=== Data shown ===
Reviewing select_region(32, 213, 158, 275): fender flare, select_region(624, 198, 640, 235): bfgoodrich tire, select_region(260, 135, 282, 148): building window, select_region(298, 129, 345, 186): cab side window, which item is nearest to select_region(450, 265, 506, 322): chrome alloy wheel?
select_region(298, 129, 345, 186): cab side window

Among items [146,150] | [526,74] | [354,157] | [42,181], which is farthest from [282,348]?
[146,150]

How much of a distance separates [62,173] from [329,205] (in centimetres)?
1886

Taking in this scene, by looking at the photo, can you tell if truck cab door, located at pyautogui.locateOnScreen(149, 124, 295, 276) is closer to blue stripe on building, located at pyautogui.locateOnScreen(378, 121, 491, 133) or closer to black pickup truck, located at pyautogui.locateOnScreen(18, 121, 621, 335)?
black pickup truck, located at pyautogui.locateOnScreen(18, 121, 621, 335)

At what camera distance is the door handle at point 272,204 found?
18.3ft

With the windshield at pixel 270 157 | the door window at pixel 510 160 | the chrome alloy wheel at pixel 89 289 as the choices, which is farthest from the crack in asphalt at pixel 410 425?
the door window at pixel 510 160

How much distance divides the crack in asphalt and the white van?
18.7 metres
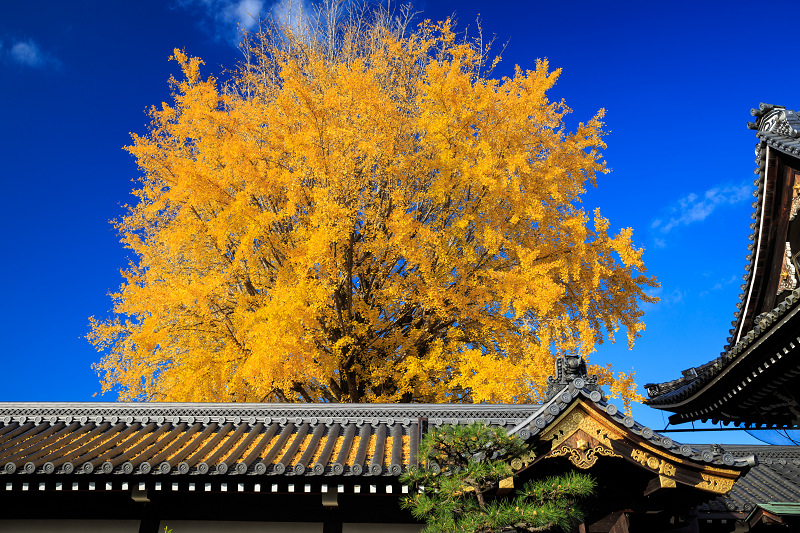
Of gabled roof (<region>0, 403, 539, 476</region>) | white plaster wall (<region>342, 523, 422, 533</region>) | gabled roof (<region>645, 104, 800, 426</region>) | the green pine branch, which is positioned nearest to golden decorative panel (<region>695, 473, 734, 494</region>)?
the green pine branch

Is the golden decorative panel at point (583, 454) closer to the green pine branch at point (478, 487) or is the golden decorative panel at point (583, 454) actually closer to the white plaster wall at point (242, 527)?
the green pine branch at point (478, 487)

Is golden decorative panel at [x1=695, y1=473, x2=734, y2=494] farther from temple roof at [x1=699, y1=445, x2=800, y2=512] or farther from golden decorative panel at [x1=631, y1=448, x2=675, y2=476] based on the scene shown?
temple roof at [x1=699, y1=445, x2=800, y2=512]

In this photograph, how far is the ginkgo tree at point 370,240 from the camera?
12469 mm

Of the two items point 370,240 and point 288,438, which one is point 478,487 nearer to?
point 288,438

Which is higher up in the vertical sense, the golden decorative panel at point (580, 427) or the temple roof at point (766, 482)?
the golden decorative panel at point (580, 427)

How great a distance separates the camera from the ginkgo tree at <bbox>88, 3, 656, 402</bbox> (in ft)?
40.9

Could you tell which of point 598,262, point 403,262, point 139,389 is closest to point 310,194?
point 403,262

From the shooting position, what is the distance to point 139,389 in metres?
13.5

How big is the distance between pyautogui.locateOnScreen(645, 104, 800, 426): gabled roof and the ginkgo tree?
2.94 metres

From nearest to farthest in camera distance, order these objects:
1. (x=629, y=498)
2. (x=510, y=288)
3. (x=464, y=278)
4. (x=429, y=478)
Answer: (x=429, y=478) → (x=629, y=498) → (x=510, y=288) → (x=464, y=278)

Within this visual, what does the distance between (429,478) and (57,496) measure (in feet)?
15.8

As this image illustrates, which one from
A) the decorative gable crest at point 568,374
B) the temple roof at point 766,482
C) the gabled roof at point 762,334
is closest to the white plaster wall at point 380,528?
the decorative gable crest at point 568,374

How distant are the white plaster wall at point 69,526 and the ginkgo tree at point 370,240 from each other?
535 centimetres

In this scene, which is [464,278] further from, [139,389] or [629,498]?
[139,389]
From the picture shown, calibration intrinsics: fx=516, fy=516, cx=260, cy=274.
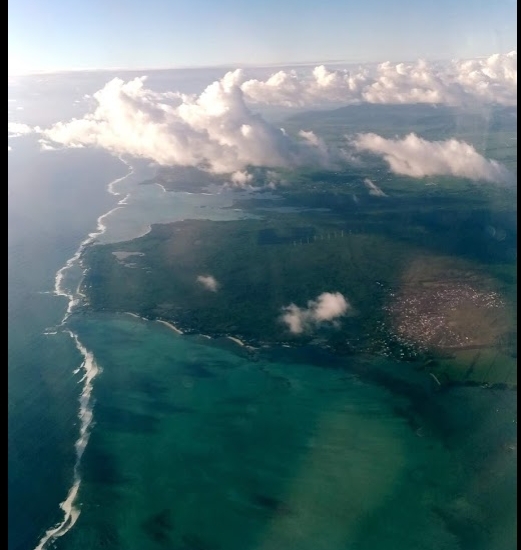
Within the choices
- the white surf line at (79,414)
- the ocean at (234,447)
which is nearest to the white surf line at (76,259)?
the white surf line at (79,414)

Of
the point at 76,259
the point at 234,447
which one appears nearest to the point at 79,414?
the point at 234,447

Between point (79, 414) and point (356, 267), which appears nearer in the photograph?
point (79, 414)

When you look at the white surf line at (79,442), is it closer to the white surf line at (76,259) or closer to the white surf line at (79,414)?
the white surf line at (79,414)

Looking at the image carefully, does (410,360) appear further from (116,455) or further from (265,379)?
(116,455)

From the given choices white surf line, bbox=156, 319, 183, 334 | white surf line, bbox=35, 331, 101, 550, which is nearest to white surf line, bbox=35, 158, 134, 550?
white surf line, bbox=35, 331, 101, 550

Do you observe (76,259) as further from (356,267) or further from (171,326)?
(356,267)
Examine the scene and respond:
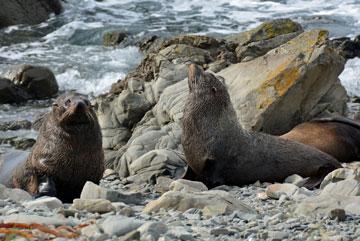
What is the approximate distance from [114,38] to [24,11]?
4.46 m

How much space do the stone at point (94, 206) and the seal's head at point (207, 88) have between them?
13.1 feet

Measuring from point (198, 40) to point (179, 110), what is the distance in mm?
4145

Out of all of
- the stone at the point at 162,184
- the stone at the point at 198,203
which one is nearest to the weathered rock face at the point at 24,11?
the stone at the point at 162,184

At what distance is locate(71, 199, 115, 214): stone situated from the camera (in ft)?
19.3

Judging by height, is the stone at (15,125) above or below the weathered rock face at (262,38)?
below

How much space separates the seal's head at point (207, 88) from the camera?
9.79 meters

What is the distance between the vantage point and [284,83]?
11.7 meters

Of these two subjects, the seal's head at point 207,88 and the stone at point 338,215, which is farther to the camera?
the seal's head at point 207,88

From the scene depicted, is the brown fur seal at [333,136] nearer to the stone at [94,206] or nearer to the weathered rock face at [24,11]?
the stone at [94,206]

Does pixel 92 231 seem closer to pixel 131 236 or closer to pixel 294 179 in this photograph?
pixel 131 236

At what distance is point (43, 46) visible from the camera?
23594 millimetres

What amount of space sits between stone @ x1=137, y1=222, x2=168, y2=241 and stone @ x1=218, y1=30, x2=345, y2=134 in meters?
6.79

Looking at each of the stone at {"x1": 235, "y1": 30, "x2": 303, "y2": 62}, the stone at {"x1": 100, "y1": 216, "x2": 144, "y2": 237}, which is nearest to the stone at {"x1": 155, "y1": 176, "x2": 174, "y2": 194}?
the stone at {"x1": 100, "y1": 216, "x2": 144, "y2": 237}

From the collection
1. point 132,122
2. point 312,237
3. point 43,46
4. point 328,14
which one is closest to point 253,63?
point 132,122
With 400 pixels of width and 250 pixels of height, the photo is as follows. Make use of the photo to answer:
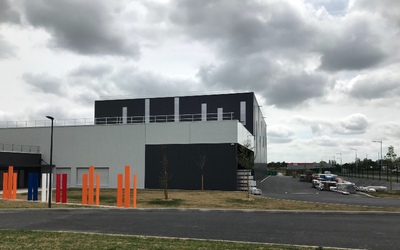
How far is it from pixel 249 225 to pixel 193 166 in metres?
24.9

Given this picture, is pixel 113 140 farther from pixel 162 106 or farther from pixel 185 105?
pixel 185 105

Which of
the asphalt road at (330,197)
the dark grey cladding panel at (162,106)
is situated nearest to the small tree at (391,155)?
the asphalt road at (330,197)

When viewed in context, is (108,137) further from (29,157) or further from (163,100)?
(163,100)

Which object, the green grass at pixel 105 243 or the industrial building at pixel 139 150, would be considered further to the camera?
the industrial building at pixel 139 150

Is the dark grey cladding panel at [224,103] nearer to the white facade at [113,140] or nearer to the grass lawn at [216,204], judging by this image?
the white facade at [113,140]

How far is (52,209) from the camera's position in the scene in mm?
===
- Task to carry out
Using the material above, set down every line exactly, but skip the pictures.

- Solution for this problem
Reviewing select_region(32, 213, 158, 275): fender flare, select_region(624, 198, 640, 235): bfgoodrich tire, select_region(260, 135, 282, 148): building window, select_region(298, 129, 345, 186): cab side window, which item is nearest to select_region(450, 265, 506, 322): chrome alloy wheel?
select_region(298, 129, 345, 186): cab side window

Among items [146,150] | [526,74] | [354,157] | [42,181], which is farthest from [282,348]?
[146,150]

How much of a distance separates [62,173] from [329,205] (in centimetres)?
1886

Taking in this scene, by looking at the photo, can you tell if truck cab door, located at pyautogui.locateOnScreen(149, 124, 295, 276) is closer to blue stripe on building, located at pyautogui.locateOnScreen(378, 121, 491, 133) or closer to black pickup truck, located at pyautogui.locateOnScreen(18, 121, 621, 335)?
black pickup truck, located at pyautogui.locateOnScreen(18, 121, 621, 335)

At what camera distance is the door handle at point 272,204 found?
18.3ft

With the windshield at pixel 270 157 | the door window at pixel 510 160 | the chrome alloy wheel at pixel 89 289 as the choices, which is farthest from the crack in asphalt at pixel 410 425?
the door window at pixel 510 160

How much distance divides the crack in asphalt and the white van?
18.7 metres
Of gabled roof (<region>0, 403, 539, 476</region>) | white plaster wall (<region>342, 523, 422, 533</region>) | gabled roof (<region>645, 104, 800, 426</region>) | the green pine branch, which is positioned nearest to golden decorative panel (<region>695, 473, 734, 494</region>)?
the green pine branch

Is the golden decorative panel at point (583, 454) closer to the green pine branch at point (478, 487) or is the golden decorative panel at point (583, 454) actually closer to the white plaster wall at point (242, 527)?
the green pine branch at point (478, 487)

Is golden decorative panel at [x1=695, y1=473, x2=734, y2=494] farther from temple roof at [x1=699, y1=445, x2=800, y2=512] or farther from golden decorative panel at [x1=631, y1=448, x2=675, y2=476] based on the scene shown?
temple roof at [x1=699, y1=445, x2=800, y2=512]

In this photograph, how far is the ginkgo tree at point 370,240 from the camera?
12469 mm

Of the two items point 370,240 and point 288,438, which one is point 478,487 nearer to?
point 288,438

Which is higher up in the vertical sense, the golden decorative panel at point (580, 427) or the temple roof at point (766, 482)?
the golden decorative panel at point (580, 427)

How great a distance separates the camera from the ginkgo tree at <bbox>88, 3, 656, 402</bbox> (in ft)?
40.9

Could you tell which of point 598,262, point 403,262, point 139,389 is closest to point 310,194?
point 403,262

From the shooting position, what is the distance to point 139,389 in metres?
13.5

How big is the distance between pyautogui.locateOnScreen(645, 104, 800, 426): gabled roof and the ginkgo tree?
2.94 metres

From nearest to farthest in camera distance, order these objects:
1. (x=629, y=498)
2. (x=510, y=288)
3. (x=464, y=278)
4. (x=429, y=478)
Answer: (x=429, y=478) → (x=629, y=498) → (x=510, y=288) → (x=464, y=278)

Within this visual, what does the distance between (429,478) and (57,496) measure (in feet)?
15.8

As this image illustrates, which one from
A) the decorative gable crest at point 568,374
B) the temple roof at point 766,482
C) the gabled roof at point 762,334
is closest to the white plaster wall at point 380,528?
the decorative gable crest at point 568,374

How distant are the white plaster wall at point 69,526 and the ginkgo tree at point 370,240 from each other?
535 centimetres

In this scene, which is [464,278] further from, [139,389] or [629,498]?
[139,389]
From the picture shown, calibration intrinsics: fx=516, fy=516, cx=260, cy=274.
Within the choices
- the white surf line at (79,414)
- the ocean at (234,447)
which is nearest to the white surf line at (76,259)?
the white surf line at (79,414)

Of
the point at 76,259
the point at 234,447
which one appears nearest to the point at 79,414?
the point at 234,447

Between point (79, 414) and point (356, 267), which appears nearer in the photograph?
point (79, 414)

When you look at the white surf line at (79,442), is it closer to the white surf line at (76,259) or closer to the white surf line at (79,414)?
the white surf line at (79,414)

Looking at the image carefully, does (410,360) appear further from (116,455) or further from (265,379)?
(116,455)

From the given choices white surf line, bbox=156, 319, 183, 334 | white surf line, bbox=35, 331, 101, 550, which is nearest to white surf line, bbox=35, 158, 134, 550?
white surf line, bbox=35, 331, 101, 550

Do you observe (76,259) as further from (356,267) or further from (171,326)?
(356,267)
Examine the scene and respond:
What is the approximate distance from [114,38] to [24,11]?
4.46 m

How much space do the stone at point (94, 206) and the seal's head at point (207, 88) have between them?
13.1 feet

Measuring from point (198, 40) to point (179, 110), what is the distance in mm?
4145

Out of all of
- the stone at the point at 162,184
- the stone at the point at 198,203
which one is nearest to the weathered rock face at the point at 24,11?
the stone at the point at 162,184

At what distance is locate(71, 199, 115, 214): stone situated from the camera (in ft)?
19.3

Judging by height, is the stone at (15,125) above or below the weathered rock face at (262,38)?
below

How much space separates the seal's head at point (207, 88) from the camera?
9.79 meters

What is the distance between the vantage point and [284,83]?
11.7 meters

Of these two subjects, the seal's head at point 207,88 and the stone at point 338,215, which is farther to the camera?
the seal's head at point 207,88

From the scene depicted, is the brown fur seal at [333,136] nearer to the stone at [94,206] or nearer to the weathered rock face at [24,11]?
the stone at [94,206]

Does pixel 92 231 seem closer to pixel 131 236 or closer to pixel 294 179 in this photograph?
pixel 131 236

At what distance is point (43, 46) visible from the camera?
23594 millimetres

What amount of space sits between stone @ x1=137, y1=222, x2=168, y2=241 and stone @ x1=218, y1=30, x2=345, y2=134 in meters?
6.79

Looking at each of the stone at {"x1": 235, "y1": 30, "x2": 303, "y2": 62}, the stone at {"x1": 100, "y1": 216, "x2": 144, "y2": 237}, which is nearest to the stone at {"x1": 155, "y1": 176, "x2": 174, "y2": 194}?
the stone at {"x1": 100, "y1": 216, "x2": 144, "y2": 237}

From the collection
1. point 132,122
2. point 312,237
3. point 43,46
4. point 328,14
which one is closest to point 253,63?
point 132,122
With 400 pixels of width and 250 pixels of height, the photo is as follows. Make use of the photo to answer:
How far is it from pixel 249 225 to pixel 193 166 in metres?
24.9

Given this picture, is pixel 113 140 farther from pixel 162 106 or farther from pixel 185 105?
pixel 185 105

Which of
the asphalt road at (330,197)
the dark grey cladding panel at (162,106)
is situated nearest to the small tree at (391,155)?
the asphalt road at (330,197)

When viewed in context, is (108,137) further from (29,157) or further from (163,100)?
(163,100)

Which object, the green grass at pixel 105 243 or the industrial building at pixel 139 150, would be considered further to the camera?
the industrial building at pixel 139 150

Is the dark grey cladding panel at [224,103] nearer to the white facade at [113,140] or nearer to the grass lawn at [216,204], judging by this image?
the white facade at [113,140]

How far is (52,209) from the camera's position in the scene in mm?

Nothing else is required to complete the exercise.